# Start of RECORDS
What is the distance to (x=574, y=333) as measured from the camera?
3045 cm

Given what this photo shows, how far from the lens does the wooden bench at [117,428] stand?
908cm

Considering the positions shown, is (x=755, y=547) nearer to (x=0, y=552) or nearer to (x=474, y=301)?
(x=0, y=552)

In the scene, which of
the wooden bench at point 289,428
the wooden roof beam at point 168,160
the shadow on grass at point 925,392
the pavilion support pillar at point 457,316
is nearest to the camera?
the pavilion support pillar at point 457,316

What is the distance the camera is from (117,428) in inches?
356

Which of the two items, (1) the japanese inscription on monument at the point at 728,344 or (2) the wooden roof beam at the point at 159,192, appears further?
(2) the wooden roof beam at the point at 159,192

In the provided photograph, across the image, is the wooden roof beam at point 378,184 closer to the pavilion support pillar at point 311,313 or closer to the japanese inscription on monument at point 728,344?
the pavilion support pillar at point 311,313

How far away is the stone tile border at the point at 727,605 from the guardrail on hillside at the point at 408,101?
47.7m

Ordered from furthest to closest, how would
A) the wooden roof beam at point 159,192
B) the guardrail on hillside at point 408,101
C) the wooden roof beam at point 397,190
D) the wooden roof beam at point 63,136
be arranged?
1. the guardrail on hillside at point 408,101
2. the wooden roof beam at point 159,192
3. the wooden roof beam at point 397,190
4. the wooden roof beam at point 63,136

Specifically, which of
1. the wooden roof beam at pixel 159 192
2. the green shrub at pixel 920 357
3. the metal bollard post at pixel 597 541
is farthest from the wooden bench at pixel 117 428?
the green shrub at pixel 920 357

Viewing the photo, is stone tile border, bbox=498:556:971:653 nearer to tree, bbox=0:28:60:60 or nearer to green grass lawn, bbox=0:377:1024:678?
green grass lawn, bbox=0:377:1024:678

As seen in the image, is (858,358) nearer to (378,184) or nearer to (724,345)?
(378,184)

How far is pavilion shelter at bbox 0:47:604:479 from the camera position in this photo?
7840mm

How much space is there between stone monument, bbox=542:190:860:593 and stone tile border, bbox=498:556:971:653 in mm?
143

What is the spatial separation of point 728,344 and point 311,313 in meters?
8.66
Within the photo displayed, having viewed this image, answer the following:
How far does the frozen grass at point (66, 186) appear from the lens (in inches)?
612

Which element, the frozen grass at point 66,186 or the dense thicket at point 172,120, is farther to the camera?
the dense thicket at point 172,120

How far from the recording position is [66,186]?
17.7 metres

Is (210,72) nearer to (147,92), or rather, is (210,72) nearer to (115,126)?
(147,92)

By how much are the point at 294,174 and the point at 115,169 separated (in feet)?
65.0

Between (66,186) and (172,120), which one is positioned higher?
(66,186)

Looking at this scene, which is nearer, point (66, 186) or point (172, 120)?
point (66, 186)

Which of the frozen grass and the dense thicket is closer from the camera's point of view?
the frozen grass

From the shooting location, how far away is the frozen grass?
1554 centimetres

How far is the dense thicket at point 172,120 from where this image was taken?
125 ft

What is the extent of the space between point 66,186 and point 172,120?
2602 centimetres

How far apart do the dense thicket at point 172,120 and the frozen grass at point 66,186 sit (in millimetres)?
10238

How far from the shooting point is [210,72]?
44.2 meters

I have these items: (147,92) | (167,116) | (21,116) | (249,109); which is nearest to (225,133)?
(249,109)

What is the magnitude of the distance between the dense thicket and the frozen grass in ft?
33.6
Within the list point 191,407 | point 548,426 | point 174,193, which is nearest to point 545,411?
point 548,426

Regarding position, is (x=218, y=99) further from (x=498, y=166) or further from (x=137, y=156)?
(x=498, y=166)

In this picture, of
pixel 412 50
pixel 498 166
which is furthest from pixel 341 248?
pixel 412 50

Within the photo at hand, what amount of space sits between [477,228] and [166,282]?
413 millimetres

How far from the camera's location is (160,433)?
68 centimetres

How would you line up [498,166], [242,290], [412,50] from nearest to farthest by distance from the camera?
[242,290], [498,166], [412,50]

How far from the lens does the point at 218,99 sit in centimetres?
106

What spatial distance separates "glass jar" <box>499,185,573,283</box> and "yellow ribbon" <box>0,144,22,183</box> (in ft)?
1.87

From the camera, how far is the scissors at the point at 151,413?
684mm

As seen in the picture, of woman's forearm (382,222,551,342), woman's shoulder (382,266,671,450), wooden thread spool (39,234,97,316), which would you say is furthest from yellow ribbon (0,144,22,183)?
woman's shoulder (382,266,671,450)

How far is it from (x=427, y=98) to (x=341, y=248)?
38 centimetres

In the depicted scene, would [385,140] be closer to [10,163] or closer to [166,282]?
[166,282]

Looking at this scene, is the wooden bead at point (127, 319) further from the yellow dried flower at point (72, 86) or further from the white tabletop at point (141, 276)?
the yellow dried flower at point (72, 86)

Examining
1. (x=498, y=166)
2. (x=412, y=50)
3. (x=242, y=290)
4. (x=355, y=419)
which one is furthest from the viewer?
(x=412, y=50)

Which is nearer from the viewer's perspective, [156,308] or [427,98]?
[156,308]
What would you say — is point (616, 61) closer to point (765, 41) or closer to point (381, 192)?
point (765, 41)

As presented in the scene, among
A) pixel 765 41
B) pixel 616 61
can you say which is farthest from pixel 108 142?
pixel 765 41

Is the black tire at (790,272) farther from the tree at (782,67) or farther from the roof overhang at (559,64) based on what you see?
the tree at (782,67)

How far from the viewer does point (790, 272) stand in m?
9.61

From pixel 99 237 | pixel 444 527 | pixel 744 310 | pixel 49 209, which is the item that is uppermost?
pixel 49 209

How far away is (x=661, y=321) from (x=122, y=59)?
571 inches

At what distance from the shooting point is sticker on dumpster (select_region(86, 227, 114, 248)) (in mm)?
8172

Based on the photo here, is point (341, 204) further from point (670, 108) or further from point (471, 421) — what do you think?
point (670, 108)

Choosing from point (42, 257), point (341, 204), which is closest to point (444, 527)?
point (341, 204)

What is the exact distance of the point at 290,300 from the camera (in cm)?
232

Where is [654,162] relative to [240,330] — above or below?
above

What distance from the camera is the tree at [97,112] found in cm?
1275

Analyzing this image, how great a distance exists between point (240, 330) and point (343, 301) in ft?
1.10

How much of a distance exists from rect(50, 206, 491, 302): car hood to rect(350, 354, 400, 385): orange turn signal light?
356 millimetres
# End of RECORDS
EXERCISE BRIEF — Put the part of the material that opens with the line containing "What distance from the camera" and runs through the end into a two-column CSV with the headers text and answer, one row for each text paired with its answer. Enclose every field in double quotes, replacing line breaks with spaces.

IN RESPONSE —
text,answer
"What distance from the camera is the tree at [97,112] found in cm?","1275"
"Analyzing this image, how great a distance exists between point (240, 330) and point (343, 301) in ft?","1.10"
"How much of a distance exists from rect(50, 206, 491, 302): car hood to rect(350, 354, 400, 385): orange turn signal light?","356 millimetres"